— begin TEXT —

Don Peebles, head of policy and technical at CIPFA, said: “In a landscape still reeling from a decade of austerity, we would not expect commercial investments in property to be abandoned in full.
“However, we must ensure that responsible decisions are made with transparency and financial sustainability in mind.
“In the end, the most important consideration is how taxpayers will be affected by decisions made at the top, and they should not be left in the dark about the process.”
CIPFA’s suggested proportionality calculation says that, as a minimum, authorities should set an indicator for the ratio of commercial income to net services expenditure.
However, it also outlines a more sophisticated methodology, which would involve authorities starting by calculating “substantial loss events” that could hit each property – such as rent defaults – that could have a revenue impact.
Councils following the model would then use an “appropriately qualified and experienced person” to assign a probability that each loss might arise.
After councils summed the weighted average expected loss for all of the authority’s investment properties, they would compare the figure to their earmarked revenue reserves.
The guidance said: “Where the revenue exposure is greater than the maximum sustainable loss, steps will need to be taken to limit the losses that might arise or remove or reduce the probability of loss events taking place.
“Alternatively, earmarked reserves could be increased. If these steps do not reduce the revenue exposure to an acceptable level, consideration will need to be given to disposing of the properties.”
Speaking about the methodology last month, Peebles told a CIPFA conference: “For those who want something formal – the trainspotters out there – we will have a scientific methodology for you to think what proportionality looks like.
“However, it is not prescriptive and you don’t have to follow this.”
The guidance also deals with the thorny issue of the externalisation of internal borrowing – the taking of loans to cover historical expenditure that created a need to borrow but which was initially funded by internal borrowing.

— end TEXT —

TO BE DONE: Decide whether each statement agrees with the article on CIPFA's property investment guidance, answering yes or no and quoting the article's deciding words. (a) At a minimum, authorities should set an indicator for the ratio of commercial income to net services expenditure. (b) Peebles told the conference that councils are required to follow the scientific methodology. (c) Councils using the model would compare the summed expected loss with their earmarked revenue reserves.

— begin RECORDED INFORMATION —

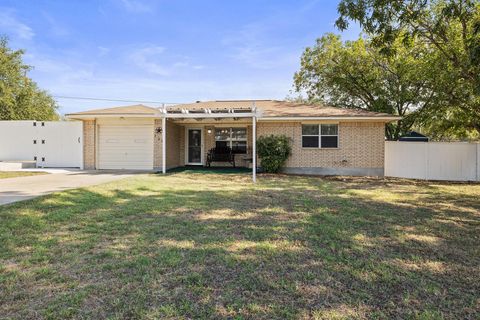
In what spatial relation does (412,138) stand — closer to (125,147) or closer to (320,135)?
(320,135)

— end RECORDED INFORMATION —

CORRECT RESULT:
(a) Yes: "as a minimum, authorities should set an indicator for the ratio of commercial income to net services expenditure."
(b) No: "it is not prescriptive and you don’t have to follow this."
(c) Yes: "they would compare the figure to their earmarked revenue reserves."